La production d’un journal mensuel imprimé nécessite de nombreuses étapes pour qu’on en arrive au produit final. De plus, avec le virage numérique que prennent les médias, plusieurs menaces planent au-dessus de la pertinence et de la crédibilité des informations offertes. Pour en discuter, dans le cadre d’un panel enresgistré pour l’émission La tête dans les nuances, l’animateur Robert Aubin s’entretient avec Alain Dumas, professeur d’économie retraité, conférencier et rédacteur à La Gazette, Daniel Piché, responsable des ventes au Bulletin des Chenaux, et David Leblanc, journaliste multiplateforme à La Gazette.
La pertinence des textes
Pour les journaux mensuels comme La Gazette, une réflexion s’impose sur la pertinence des sujets des articles à publier, entre autres en lien avec l’évolution de ces sujets dans le temps. Les rédacteurs et rédactrices doivent donc sélectionner des sujets tirés de l’actualité tout en s’assurant que ceux-ci demeureront pertinents pendant un certain temps. L’économiste Alain Dumas explique que, pour sa part, il a une liste de sujets qu’il revoit régulièrement. Il souligne qu’il est essentiel de se tenir informé de l’actualité, de l’échelle locale à l’international, et de consulter de nombreuses sources.

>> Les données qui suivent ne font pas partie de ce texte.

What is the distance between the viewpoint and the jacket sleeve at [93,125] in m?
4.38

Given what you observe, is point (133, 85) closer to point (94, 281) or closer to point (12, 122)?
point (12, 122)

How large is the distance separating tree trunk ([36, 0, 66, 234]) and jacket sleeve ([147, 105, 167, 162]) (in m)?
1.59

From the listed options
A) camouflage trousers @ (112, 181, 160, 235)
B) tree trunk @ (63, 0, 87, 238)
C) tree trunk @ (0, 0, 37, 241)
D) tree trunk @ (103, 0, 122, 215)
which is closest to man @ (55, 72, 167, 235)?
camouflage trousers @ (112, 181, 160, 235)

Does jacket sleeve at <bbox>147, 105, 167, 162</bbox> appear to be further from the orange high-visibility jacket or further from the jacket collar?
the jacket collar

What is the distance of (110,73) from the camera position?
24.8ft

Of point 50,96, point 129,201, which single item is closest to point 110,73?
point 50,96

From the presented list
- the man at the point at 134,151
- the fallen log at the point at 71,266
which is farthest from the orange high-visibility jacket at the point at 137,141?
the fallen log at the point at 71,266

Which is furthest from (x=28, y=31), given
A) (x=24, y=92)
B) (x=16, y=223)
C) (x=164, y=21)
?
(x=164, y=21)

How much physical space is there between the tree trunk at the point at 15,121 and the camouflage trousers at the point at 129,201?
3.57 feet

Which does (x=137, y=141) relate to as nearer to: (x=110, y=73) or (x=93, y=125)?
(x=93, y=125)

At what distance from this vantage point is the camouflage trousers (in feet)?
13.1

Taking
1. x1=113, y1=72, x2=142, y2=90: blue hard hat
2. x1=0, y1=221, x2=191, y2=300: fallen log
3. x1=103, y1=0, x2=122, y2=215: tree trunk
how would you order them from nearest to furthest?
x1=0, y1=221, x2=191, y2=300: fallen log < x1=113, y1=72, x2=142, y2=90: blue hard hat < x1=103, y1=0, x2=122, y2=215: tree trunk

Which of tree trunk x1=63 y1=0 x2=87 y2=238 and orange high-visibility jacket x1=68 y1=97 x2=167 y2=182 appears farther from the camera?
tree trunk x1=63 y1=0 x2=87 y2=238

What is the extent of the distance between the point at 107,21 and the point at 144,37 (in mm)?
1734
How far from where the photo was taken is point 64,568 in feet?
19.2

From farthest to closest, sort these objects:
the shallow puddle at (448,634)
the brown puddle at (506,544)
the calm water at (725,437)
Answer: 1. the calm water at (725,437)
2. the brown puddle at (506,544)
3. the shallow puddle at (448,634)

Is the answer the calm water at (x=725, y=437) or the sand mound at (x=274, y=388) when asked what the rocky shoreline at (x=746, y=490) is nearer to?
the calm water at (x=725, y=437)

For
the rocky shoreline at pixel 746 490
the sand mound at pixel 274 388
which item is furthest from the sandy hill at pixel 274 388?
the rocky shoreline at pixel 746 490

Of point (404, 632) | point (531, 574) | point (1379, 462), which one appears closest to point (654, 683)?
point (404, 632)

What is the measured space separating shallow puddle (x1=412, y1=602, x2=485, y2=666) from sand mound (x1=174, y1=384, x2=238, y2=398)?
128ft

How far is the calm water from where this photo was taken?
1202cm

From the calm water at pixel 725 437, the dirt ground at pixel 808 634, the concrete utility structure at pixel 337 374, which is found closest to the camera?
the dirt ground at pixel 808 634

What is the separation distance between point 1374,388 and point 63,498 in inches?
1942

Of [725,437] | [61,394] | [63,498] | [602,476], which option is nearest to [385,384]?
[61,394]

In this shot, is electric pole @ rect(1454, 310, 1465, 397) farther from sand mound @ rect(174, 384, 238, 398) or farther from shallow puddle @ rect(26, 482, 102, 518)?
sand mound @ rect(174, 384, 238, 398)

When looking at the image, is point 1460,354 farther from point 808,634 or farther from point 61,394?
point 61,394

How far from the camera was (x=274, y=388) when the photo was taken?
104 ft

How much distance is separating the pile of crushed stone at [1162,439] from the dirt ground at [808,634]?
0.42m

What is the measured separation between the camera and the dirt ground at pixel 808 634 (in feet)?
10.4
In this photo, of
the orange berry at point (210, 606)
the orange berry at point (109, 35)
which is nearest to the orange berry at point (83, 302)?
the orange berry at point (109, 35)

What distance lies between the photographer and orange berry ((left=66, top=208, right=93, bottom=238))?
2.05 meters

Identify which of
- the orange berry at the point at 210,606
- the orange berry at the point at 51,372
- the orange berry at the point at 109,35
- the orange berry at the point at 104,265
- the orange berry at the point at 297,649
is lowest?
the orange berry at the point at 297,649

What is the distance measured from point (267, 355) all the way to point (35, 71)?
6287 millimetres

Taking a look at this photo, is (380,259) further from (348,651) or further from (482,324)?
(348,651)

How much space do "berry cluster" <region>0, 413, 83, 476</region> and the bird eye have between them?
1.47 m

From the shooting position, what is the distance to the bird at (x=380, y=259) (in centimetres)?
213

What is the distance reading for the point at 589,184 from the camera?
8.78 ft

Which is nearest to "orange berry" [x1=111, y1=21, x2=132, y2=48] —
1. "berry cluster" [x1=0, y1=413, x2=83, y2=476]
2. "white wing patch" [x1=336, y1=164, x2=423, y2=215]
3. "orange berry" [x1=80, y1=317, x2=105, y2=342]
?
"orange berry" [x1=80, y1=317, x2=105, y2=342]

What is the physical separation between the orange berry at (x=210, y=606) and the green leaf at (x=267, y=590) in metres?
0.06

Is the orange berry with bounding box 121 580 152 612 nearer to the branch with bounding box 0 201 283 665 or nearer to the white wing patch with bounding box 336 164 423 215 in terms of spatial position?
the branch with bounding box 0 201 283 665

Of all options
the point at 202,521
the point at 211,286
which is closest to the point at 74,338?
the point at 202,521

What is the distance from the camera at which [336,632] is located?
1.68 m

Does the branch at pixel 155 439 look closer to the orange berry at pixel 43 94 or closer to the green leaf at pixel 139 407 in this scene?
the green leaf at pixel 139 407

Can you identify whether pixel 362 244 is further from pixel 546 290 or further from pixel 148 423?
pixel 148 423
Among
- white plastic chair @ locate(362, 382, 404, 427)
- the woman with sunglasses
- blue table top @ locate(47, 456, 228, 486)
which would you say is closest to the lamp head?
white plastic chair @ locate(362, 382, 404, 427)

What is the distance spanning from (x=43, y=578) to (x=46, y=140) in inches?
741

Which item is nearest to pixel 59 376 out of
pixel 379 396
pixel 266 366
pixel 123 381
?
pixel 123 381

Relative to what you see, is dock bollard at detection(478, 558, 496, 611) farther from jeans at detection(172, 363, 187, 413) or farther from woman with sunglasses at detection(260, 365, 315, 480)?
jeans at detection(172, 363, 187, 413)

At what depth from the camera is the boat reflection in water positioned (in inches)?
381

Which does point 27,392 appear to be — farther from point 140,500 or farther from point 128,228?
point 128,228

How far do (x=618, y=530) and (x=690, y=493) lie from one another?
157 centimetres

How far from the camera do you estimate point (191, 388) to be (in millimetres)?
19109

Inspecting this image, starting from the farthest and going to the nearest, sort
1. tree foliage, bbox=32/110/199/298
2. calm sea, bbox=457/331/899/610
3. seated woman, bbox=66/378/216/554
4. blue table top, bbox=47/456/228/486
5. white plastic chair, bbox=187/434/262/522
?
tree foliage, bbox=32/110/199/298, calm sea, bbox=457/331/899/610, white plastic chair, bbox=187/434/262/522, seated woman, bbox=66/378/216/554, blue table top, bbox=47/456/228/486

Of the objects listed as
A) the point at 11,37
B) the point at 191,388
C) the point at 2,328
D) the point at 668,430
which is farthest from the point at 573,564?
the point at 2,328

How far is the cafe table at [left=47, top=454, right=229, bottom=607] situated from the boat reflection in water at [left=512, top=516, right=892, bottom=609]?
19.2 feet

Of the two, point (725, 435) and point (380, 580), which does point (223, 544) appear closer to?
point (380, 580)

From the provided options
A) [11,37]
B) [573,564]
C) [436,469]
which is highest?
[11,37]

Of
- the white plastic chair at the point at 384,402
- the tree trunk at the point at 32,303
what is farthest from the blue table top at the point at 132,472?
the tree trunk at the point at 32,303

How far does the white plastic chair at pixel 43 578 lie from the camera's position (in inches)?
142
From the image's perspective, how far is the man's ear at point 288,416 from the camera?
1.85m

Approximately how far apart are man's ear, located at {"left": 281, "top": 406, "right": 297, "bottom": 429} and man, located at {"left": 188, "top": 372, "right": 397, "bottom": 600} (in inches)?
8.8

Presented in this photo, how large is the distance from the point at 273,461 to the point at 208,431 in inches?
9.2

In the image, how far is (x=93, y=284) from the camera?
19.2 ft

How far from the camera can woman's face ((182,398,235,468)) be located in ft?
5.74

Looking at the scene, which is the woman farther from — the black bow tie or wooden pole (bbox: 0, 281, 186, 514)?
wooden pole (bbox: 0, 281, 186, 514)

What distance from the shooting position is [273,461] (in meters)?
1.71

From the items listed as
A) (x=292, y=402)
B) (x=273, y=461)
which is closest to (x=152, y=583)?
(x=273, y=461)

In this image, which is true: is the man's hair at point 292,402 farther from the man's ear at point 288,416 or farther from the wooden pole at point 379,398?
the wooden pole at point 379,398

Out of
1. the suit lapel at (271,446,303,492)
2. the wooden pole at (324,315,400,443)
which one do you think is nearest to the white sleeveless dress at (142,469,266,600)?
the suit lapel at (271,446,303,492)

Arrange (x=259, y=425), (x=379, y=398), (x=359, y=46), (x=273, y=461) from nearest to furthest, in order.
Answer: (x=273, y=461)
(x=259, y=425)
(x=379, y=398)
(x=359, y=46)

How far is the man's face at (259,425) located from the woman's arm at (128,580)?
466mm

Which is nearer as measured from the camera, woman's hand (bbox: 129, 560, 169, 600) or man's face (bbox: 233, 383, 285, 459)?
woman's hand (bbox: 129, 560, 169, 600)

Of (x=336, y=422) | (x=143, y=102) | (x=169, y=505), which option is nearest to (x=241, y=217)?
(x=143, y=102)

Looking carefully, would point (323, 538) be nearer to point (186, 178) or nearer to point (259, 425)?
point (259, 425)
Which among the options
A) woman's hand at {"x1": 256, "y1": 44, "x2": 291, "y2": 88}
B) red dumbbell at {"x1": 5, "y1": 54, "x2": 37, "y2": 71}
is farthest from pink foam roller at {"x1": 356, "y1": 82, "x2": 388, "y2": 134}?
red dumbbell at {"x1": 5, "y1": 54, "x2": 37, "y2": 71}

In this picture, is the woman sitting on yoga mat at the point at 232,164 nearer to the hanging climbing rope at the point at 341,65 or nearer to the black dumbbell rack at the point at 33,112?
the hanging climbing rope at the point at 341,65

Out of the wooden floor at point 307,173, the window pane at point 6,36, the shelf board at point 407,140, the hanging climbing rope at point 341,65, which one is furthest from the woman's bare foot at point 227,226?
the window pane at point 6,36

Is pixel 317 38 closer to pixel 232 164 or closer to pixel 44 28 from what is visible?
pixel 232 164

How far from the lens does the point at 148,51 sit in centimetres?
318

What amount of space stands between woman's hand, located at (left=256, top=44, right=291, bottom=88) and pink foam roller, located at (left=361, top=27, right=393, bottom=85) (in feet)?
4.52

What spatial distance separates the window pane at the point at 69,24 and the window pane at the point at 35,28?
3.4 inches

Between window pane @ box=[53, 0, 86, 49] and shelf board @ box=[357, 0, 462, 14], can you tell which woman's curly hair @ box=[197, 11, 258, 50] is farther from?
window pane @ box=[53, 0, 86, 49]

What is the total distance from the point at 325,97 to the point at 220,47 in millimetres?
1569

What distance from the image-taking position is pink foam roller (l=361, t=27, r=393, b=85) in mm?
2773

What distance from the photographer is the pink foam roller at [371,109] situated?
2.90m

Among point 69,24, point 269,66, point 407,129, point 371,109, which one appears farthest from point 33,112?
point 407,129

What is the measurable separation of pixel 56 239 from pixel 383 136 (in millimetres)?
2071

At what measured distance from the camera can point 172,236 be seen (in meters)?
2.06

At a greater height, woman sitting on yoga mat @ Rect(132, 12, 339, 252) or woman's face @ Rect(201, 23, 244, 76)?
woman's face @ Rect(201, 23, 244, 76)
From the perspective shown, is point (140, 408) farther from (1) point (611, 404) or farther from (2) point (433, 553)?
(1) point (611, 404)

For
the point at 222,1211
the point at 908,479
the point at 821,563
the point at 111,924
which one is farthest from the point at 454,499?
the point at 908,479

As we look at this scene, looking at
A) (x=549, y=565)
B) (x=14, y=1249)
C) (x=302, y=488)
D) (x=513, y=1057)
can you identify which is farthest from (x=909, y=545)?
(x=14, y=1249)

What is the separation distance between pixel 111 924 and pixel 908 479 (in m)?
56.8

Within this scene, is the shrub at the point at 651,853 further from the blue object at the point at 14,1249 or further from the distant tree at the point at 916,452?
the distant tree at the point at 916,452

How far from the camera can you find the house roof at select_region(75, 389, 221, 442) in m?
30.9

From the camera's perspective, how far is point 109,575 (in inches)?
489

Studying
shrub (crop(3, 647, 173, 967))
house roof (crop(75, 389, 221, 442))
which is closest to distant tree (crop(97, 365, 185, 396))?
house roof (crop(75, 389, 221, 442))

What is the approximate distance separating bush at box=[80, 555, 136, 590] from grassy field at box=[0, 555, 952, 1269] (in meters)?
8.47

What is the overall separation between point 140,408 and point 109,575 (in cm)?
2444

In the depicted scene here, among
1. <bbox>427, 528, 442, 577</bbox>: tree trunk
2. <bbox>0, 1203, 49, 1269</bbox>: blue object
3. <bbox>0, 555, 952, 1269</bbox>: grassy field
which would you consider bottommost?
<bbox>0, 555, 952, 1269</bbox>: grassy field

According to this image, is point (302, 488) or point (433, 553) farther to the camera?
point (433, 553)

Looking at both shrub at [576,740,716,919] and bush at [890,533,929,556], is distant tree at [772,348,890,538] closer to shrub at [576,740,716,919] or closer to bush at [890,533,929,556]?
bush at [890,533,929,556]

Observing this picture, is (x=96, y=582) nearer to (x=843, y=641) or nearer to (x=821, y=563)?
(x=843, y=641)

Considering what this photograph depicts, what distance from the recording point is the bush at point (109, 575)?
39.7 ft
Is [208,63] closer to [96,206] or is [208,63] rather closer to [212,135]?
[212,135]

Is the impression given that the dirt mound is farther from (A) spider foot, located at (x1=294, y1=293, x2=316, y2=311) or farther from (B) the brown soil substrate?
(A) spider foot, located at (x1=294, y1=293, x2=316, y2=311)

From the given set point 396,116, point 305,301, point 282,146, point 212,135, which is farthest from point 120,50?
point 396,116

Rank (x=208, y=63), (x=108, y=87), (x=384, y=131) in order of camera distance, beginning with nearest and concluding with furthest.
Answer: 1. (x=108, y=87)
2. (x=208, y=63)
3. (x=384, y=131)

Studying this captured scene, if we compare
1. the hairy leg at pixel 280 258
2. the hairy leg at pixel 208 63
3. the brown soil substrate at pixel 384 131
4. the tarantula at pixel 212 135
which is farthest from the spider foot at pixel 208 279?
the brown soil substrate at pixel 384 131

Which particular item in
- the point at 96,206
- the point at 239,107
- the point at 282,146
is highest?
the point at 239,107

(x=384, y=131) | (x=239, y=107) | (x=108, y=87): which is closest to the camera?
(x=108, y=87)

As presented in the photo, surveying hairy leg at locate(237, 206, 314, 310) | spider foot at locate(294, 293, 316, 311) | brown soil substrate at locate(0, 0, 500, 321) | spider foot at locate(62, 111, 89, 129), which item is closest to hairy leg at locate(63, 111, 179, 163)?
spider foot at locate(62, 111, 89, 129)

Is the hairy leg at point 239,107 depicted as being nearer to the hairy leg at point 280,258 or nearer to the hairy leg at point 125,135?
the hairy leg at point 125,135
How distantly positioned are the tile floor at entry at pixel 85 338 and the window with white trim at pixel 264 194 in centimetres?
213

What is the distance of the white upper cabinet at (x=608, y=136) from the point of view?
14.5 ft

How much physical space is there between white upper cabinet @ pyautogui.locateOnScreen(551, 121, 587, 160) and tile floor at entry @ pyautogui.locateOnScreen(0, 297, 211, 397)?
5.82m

Toutefois, cela ne suffit pas. Il soutient également que les rédacteurs et rédactrices doivent mobiliser leur expérience pour choisir des sujets qui conserveront leur pertinence à long terme. Finalement, il est crucial de développer une capacité d’adaptation robuste. « Parfois, à moins de 48 heures de la date limite, je dois tout réécrire ou faire des modifications majeures », raconte-t-il.
La publicité et le support papier
Daniel Piché, avec près de 35 ans d’expérience en ventes, constate que son métier est en voie de disparition en raison du virage numérique, qui élimine le besoin de représentant-es sur la route. Ce changement influence directement la production des journaux papier. La publicité étant un soutien financier majeur, sa diminution force les journaux à réduire leur tirage ou le nombre de pages. Daniel Piché explique qu’auparavant, les journaux papier de la Mauricie étaient imprimés localement. Par contre, depuis quelques années, ceux-ci doivent se tourner vers des imprimeries de Montréal. « Je pense que le danger, ce sera qu’un jour on ne sera plus capables de se faire imprimer. » En effet, si les publicitaires investissent moins en publicité dans les journaux papier, ceux-ci devront alors réduire leur tirage ou leur nombre de pages.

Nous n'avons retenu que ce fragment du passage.